● **EXERCISE TASK**
Render every line of the rows below as a Markdown table with the columns No. and Line, numbering each line and skipping blank ones. Leave the pictures out of the table.

● **RECORDS SUPPLIED**
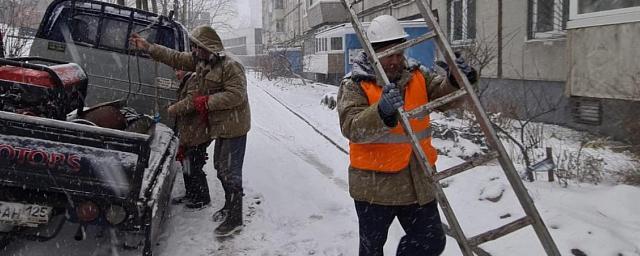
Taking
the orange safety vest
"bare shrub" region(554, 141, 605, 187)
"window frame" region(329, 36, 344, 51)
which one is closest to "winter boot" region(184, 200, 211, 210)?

● **RESULT OF THE EXERCISE**
| No. | Line |
|---|---|
| 1 | Taking |
| 2 | the orange safety vest |
| 3 | "bare shrub" region(554, 141, 605, 187) |
| 4 | "window frame" region(329, 36, 344, 51) |
| 5 | which one is closest to "winter boot" region(184, 200, 211, 210)? |